** GOAL OF THE EXERCISE **
Transcribe the portion of the Big Five Marathon text that begins at the words "The course of The Big" and stops after the words "beginning to end.".

====== DOCUMENT TEXT

The Big Five Marathon is a marathon race situated on the savannahs of South Africa. The race gets its name from the famous animals of Africa referred to as The Big Five Game: lion, leopard, elephant, rhino and buffalo.
The course of The Big Five Marathon runs through the private game reserve Entabeni in the Limpopo Province, situated between Johannesburg and the Kruger National Park. Even though the course runs directly through a lion territory, safety problems will not be an issue as the route is watched by helicopters and armed rangers.
The course of the marathon is atypical for its magnificent savannah scenery among the wildlife of South Africa as well as for its toughness. Even though the marathon is taking place in the wintertime, the sun can be brutal on the open savannahs. In addition to this, the course will be ascending quite a lot from beginning to end.

History
The Big Five Marathon appeared for the first time in 2005, and has been held annually since then. 

In 2007 The Big Five Marathon was held on June 30. The overall winner was American Jerry Spears, who finished by 3:18:13, 24 minutes before the runner-up crossed the line. Among the women 45-year-old Lynn Biesheuvel, also from South Africa, was the fastest by 4:17:31.

In 2008, The Big Five Marathon happened on June 28. The winner of the marathon was 28-year-old Hylton Dunn from South Africa, who finished by 3:55:06. The fastest woman in the field was 32-year-old Canadian Heather White, who crossed the finish line after 4:42:42. In the half marathon distance, two South Africans took home the gold: Wihan Swanepoel (1:53:18) and Lynn Biesheuvel (2:03:48) won in the men's and women's contests, respectively.

============
====== GIVEN INFORMATION

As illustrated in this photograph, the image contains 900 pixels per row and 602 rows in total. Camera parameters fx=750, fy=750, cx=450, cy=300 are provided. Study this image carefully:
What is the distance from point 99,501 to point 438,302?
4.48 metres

============

** RESPONSE **
The course of The Big Five Marathon runs through the private game reserve Entabeni in the Limpopo Province, situated between Johannesburg and the Kruger National Park. Even though the course runs directly through a lion territory, safety problems will not be an issue as the route is watched by helicopters and armed rangers.
The course of the marathon is atypical for its magnificent savannah scenery among the wildlife of South Africa as well as for its toughness. Even though the marathon is taking place in the wintertime, the sun can be brutal on the open savannahs. In addition to this, the course will be ascending quite a lot from beginning to end.